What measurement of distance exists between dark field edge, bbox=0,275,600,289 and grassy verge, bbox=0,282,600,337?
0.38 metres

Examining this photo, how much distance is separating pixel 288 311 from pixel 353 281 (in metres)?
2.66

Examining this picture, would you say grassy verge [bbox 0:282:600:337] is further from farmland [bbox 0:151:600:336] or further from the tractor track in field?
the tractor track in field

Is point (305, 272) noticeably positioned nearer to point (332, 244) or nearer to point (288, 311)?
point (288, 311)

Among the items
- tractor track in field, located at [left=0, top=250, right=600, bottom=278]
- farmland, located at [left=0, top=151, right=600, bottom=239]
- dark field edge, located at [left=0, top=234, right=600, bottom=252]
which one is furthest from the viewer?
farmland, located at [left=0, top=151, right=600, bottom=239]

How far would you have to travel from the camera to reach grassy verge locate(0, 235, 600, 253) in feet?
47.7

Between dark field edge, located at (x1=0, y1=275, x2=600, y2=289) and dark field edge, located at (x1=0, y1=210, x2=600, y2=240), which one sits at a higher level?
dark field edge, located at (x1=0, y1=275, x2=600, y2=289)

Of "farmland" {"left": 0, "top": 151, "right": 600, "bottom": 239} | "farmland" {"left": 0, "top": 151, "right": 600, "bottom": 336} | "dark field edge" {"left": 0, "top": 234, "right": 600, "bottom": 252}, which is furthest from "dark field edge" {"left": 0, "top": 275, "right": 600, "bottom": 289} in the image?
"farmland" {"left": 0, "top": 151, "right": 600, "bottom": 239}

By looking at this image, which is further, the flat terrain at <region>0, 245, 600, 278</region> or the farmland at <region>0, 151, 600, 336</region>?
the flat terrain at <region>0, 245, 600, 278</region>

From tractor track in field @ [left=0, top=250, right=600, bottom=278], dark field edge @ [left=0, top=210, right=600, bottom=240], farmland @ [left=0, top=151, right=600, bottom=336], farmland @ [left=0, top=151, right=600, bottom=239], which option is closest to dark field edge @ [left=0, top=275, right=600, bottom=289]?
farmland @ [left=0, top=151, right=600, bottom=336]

> _EXERCISE REQUIREMENTS_:
Reproduce all of the material above line for line, without changing any word, number, or punctuation mark.

> _EXERCISE SOLUTION_:
What measurement of distance exists between dark field edge, bbox=0,275,600,289 and grassy verge, bbox=0,282,600,337?
0.38 metres

Examining this photo, how much distance is separating pixel 288 311 from pixel 353 281 (in metres)?
2.66

Examining this picture, would you say grassy verge [bbox 0:282:600:337] is further from farmland [bbox 0:151:600:336] or further from the tractor track in field?
the tractor track in field

Is point (305, 272) noticeably positioned nearer to point (332, 244) or nearer to point (288, 311)?
point (288, 311)

Among the items
- tractor track in field, located at [left=0, top=250, right=600, bottom=278]
- farmland, located at [left=0, top=151, right=600, bottom=239]
- dark field edge, located at [left=0, top=234, right=600, bottom=252]
which one is furthest from the viewer?
farmland, located at [left=0, top=151, right=600, bottom=239]

How far would you have to travel from the camera to reach grassy verge locate(0, 235, 600, 253) in feet?
47.7

Between dark field edge, located at (x1=0, y1=275, x2=600, y2=289) and dark field edge, located at (x1=0, y1=210, x2=600, y2=240), which one sits at a higher level?
dark field edge, located at (x1=0, y1=275, x2=600, y2=289)

Of "farmland" {"left": 0, "top": 151, "right": 600, "bottom": 239} | "farmland" {"left": 0, "top": 151, "right": 600, "bottom": 336} | "dark field edge" {"left": 0, "top": 234, "right": 600, "bottom": 252}, which is furthest from "dark field edge" {"left": 0, "top": 275, "right": 600, "bottom": 289} in the image?
"farmland" {"left": 0, "top": 151, "right": 600, "bottom": 239}

By looking at this image, which is further, the flat terrain at <region>0, 245, 600, 278</region> or the farmland at <region>0, 151, 600, 336</region>?
the flat terrain at <region>0, 245, 600, 278</region>

From tractor track in field @ [left=0, top=250, right=600, bottom=278], dark field edge @ [left=0, top=210, right=600, bottom=240], farmland @ [left=0, top=151, right=600, bottom=336], farmland @ [left=0, top=151, right=600, bottom=239], which option is closest to dark field edge @ [left=0, top=275, right=600, bottom=289]?
farmland @ [left=0, top=151, right=600, bottom=336]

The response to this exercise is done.